PAGE:
-------------------------
Article publié dans le n°1167 (16 févr. 2017) de Quinzaines

Le critique littéraire s’interroge : a-t-il la compétence nécessaire pour chroniquer un livre dont la lecture le laisse à ce point sidéré ? Car Terreur, sans article, sans déterminant qui l’ancrerait dans la nasse de l’anecdotique, concentré dans l’absolu de son signifiant comme un bloc minéral glacé, est proprement sidérant.
Yann Moix
Terreur
Le critique littéraire s’interroge : a-t-il la compétence nécessaire pour chroniquer un livre dont la lecture le laisse à ce point sidéré ? Car Terreur, sans article, sans déterminant qui l’ancrerait dans la nasse de l’anecdotique, concentré dans l’absolu de son signifiant comme un bloc minéral glacé, est proprement sidérant.

Yann Moix s’est refusé le confort de la fiction pour s’adonner à l’exercice pur de la pensée, déroulant un discours que mobilise de ses seules forces la fonction céré- brale. Pas plus qu’au Monsieur Teste de Valéry la bêtise n’est son fort. L’ouvrage est tout entier tendu par la volonté d’épuiser, d’exténuer le sens de la réalité que les attentats islamistes installent au cœur de notre histoire.
-------------------------
EXTRAIT SOURCE:
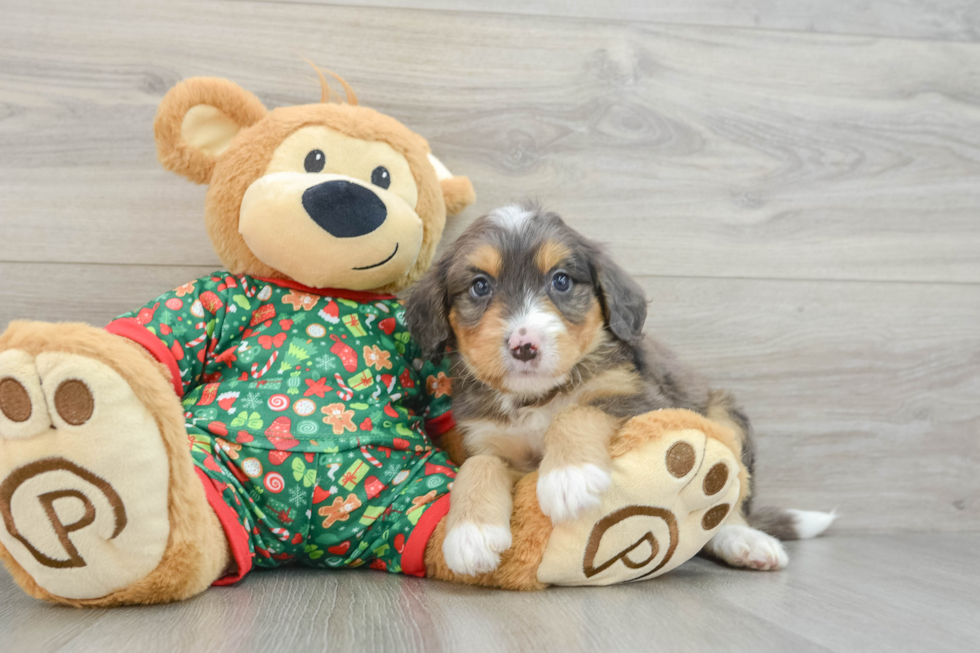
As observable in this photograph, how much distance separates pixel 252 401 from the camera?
1.77 metres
-------------------------
OBJECTIF: Recopiez intégralement, à l'identique, la critique de Terreur reproduite plus haut, avant les lignes.

CORRIGÉ:
Article publié dans le n°1167 (16 févr. 2017) de Quinzaines

Le critique littéraire s’interroge : a-t-il la compétence nécessaire pour chroniquer un livre dont la lecture le laisse à ce point sidéré ? Car Terreur, sans article, sans déterminant qui l’ancrerait dans la nasse de l’anecdotique, concentré dans l’absolu de son signifiant comme un bloc minéral glacé, est proprement sidérant.
Yann Moix
Terreur
Le critique littéraire s’interroge : a-t-il la compétence nécessaire pour chroniquer un livre dont la lecture le laisse à ce point sidéré ? Car Terreur, sans article, sans déterminant qui l’ancrerait dans la nasse de l’anecdotique, concentré dans l’absolu de son signifiant comme un bloc minéral glacé, est proprement sidérant.

Yann Moix s’est refusé le confort de la fiction pour s’adonner à l’exercice pur de la pensée, déroulant un discours que mobilise de ses seules forces la fonction céré- brale. Pas plus qu’au Monsieur Teste de Valéry la bêtise n’est son fort. L’ouvrage est tout entier tendu par la volonté d’épuiser, d’exténuer le sens de la réalité que les attentats islamistes installent au cœur de notre histoire.